Do acknowledge the case manager as the detail you has been described, the most concern is the home safety, the guest is not a good fit in the shared pace, request the case manager to cancel on Airbnb behalf, refund the payment for the nights which he not stay and relocated him to a better place.
Or either, settle with him in the correct ways without involved with Airbnb.
It is important to be fair on both sides, the host and the guest.

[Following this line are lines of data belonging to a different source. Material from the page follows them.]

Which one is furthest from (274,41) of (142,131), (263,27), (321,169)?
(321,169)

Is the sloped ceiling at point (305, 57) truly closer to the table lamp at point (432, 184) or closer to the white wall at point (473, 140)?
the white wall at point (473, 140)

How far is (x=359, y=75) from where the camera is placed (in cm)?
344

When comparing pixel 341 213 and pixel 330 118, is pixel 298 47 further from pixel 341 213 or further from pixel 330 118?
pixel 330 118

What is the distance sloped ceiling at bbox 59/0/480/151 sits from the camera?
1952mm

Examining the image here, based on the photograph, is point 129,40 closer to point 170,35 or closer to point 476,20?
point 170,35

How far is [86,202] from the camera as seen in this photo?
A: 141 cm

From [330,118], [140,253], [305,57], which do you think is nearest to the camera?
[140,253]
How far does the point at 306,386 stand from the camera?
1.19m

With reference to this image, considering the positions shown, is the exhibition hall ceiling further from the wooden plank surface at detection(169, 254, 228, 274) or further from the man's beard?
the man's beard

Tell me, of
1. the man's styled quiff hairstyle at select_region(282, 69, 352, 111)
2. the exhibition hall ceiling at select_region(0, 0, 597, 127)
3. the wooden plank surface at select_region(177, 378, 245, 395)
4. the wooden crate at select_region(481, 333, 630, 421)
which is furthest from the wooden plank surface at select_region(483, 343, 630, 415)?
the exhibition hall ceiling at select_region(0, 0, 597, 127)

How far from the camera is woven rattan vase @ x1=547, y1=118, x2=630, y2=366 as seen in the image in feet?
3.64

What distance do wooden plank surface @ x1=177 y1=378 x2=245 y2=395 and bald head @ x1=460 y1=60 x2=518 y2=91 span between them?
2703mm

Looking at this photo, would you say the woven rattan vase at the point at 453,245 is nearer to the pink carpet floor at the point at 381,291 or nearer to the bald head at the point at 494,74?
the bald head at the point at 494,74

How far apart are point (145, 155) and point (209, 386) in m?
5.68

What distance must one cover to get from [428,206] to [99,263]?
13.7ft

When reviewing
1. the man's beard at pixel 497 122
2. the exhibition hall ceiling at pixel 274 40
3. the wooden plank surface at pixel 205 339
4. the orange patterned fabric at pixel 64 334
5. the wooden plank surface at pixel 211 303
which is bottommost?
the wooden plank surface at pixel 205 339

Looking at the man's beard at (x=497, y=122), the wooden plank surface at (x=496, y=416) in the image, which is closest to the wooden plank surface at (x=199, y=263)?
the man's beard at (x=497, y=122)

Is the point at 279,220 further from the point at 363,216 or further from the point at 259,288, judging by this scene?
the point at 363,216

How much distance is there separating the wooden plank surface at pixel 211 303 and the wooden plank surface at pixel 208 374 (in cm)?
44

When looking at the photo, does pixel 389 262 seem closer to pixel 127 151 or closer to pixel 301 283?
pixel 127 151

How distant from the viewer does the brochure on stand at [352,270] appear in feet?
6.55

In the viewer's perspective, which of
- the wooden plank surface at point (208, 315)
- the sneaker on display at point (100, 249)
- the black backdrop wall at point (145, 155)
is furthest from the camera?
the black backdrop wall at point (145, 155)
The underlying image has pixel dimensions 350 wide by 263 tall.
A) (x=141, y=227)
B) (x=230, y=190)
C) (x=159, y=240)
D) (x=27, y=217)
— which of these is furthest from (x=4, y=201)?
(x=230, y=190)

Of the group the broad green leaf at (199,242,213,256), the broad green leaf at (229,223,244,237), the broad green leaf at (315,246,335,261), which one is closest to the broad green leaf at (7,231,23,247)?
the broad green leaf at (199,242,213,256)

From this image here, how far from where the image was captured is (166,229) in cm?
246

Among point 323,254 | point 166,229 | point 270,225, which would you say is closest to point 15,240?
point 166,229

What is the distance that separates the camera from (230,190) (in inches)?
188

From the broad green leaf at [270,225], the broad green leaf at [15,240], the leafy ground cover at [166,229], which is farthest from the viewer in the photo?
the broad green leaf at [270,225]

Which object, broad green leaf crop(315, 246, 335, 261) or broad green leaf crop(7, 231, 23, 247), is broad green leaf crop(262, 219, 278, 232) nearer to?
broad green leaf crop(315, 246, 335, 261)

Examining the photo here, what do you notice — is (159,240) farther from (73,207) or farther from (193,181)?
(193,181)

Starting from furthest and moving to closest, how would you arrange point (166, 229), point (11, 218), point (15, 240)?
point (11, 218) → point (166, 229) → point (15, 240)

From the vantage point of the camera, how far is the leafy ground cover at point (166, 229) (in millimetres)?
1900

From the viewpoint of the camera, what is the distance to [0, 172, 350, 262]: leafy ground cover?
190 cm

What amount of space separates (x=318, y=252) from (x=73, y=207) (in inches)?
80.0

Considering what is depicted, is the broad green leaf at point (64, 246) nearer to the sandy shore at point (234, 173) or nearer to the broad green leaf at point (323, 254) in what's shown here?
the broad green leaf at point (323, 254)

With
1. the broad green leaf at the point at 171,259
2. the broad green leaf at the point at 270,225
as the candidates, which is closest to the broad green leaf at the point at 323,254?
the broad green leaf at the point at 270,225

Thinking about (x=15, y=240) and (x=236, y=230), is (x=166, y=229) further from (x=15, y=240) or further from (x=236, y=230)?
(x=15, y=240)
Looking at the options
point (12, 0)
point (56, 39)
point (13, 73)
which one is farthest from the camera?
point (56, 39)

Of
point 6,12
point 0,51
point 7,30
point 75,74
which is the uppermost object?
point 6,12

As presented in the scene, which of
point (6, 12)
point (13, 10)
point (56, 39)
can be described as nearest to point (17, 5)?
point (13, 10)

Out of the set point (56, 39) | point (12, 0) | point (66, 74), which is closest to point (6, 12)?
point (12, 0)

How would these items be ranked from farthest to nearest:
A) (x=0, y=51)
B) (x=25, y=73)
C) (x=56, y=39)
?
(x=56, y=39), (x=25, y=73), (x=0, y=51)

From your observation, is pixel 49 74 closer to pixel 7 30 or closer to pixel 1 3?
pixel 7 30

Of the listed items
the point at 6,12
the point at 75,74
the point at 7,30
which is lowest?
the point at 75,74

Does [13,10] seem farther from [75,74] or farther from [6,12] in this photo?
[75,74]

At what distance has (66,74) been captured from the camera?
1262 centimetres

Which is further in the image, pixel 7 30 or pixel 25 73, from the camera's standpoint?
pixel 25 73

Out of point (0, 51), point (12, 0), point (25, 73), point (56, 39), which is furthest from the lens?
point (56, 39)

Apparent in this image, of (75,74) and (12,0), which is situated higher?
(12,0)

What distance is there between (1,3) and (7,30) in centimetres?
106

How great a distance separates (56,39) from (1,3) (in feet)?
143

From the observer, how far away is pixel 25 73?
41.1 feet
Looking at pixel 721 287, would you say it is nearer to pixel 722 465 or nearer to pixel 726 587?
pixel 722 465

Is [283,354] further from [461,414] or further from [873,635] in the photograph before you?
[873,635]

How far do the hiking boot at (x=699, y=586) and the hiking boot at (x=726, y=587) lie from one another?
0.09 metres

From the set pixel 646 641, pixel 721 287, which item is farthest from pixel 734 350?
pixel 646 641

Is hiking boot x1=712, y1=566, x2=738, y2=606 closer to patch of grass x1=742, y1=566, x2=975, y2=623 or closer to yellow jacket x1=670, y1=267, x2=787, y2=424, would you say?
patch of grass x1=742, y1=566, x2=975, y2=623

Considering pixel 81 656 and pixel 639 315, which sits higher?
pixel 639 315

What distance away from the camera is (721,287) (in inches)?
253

Hope the guest will be well behaved after he learned the lesson.
Happy Hosting
@Walter171 So many people do not seem to be trained in how to co-habit with others. If the guest cannot comply with what is "decent living", then encourage him to leave. If the other guests are as annoyed, and the problem guest does not voluntarily leave, start the campaign of removal: Get a large container and start placing the items left around the house in that container. If the towel is smelly and wet, it disappears. If he cannot sleep on a sheet, put a protective plastic (uncomfortable) cover on the mattress. Remove the damaged power/usb hub as a hazard. Tell the guest that the utility bills are too high and he will have to help pay for the air conditioning and his use of the cooking electric/gas which was not in the listing. If the sink gets clogged again (what is he putting down there?) tell him that he will have to help pay for the plumber and for the bug exterminator. These extra fees may encourage him to leave or behave better. Good luck.
Lol
I am not clear about how your listing works. What is the connection between the good guest and the problematic guest besides being roommates? If you cancel the problemat guest does that affect the good guest?
Are you interested in educating this young guest as part of your hosting style? Or, would you just treat him as a problematic guest whose stay you will shorten and let him gather whatever life lessons he can?
What local considerations apply with this long term guest that do not apply with a short term guest? Lots to be considered, but your post convinced me he should be booted out.
@Walter171 If you haven't already, you need to sit down with this guest and go over all the things he needs to comply with if he expects to continue to stay. If he then continues to ignore this and carry on as he has been, or gives you some "attitude", you need to be prepared to shorten his stay.
If you don't get the point across that these aren't requests, but requirements, and that he will be expected to leave if he doesn't respect the rules, he will continue to ignore your wishes.
He is obviously quite immature and probably just hears you asking him to change his ways as like his mother nagging at him, not understanding that unlike ignoring his mom, there will be repercussions.
He is quite OK most time but usually after some unimagineable/illogical event had occurred.
@Walter171 You are giving very mixed messages here. First you portray him as "very problematic", now you say he's "quite okay most of the time."
If you aren't prepared to boot him out if he continues his disrespectful ways, other hosts can give you all the advice in the world, and your problem will not be solved.
It isn't just you his behavior impacts, but your other guests as well. You risk bad reviews from your other guests if you don't take charge of the situation.
He is the most problematic guest I ever had. Things happened and he is not aware or have any idea of his actions.
Once told of it, he is generally Ok.
Things one would not have envisage could be a problem can happen.
My earlier example, chair with rubber sole could caused scratches on his side but no issue with the main guest's side.
@Walter171 So what you have is a guest who isn't used to considering anyone but himself, or how his actions affect others. Not a good candidate for a home-sharing situation.
As you say, he has probably lived a pampered life with his mother cleaning up after him. Because he doesn't know any other way, his behavior isn't going to change quickly- he doesn't realize that all the things he has been talked to about fall under the umbrella of respect for others and their belongings, he sees them as separate issues that are unrelated to each other.